Little old ladies used to yell at me at church, when I would make Angeline (get her wheelchair) up the wheelchair ramp by herself. They would say, "You’re not helping her!" And I would say, "But I am!"

Aha! Helicopter parents take note! I've been saying this one for years; coddling kids doesn't help them; it hinders them. But hearing it from the mouth of a differently abled kid, and one who has turned out so darn well, just warms the cockles.

If we don't push our kids to push themselves, the question remains -- when will they start? It's hard, oh, I know it, it's hard. It's just so easy to do stuff for them. Whether it's opening the darn juice box so you don't have juice down the front of every t-shirt or cutting up their meat so they don't choke. But when do they learn to stop squeezing the box and learn to start chewing more carefully?

Take it a step further. When do they learn to stop turning to you to define words and start looking them up in the dictionary? When do they learn to stop having you make their sandwiches and actually pull a sleeve of bread from the cupboard, and so on? It's easier, faster to do it for them but, in the long run, much harder on you both to maintain that level of constant "do it for them."
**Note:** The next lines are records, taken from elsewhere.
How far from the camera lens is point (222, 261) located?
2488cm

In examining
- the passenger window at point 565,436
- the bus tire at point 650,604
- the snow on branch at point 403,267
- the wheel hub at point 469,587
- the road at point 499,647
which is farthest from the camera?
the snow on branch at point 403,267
Our kids need support, but that ends up meaning someone who will stand behind the bike and say, "I'm here, I'll catch you if you fall" rather than someone holding tight to the seat the whole walk down the driveway.

My takeaway from Angeline LeVasseur's story today is twofold. I'm happy to know there are teenagers graduating from high school this month who really are ready to take on the world, teenagers who have the drive to do exactly what they set their mind to. But I'm just as empowered to know that as a parent, the method I believe works for kids well ... does. Our kids can do great things, if we only let them. Like walk at graduation.

What's your takeaway from this amazing story?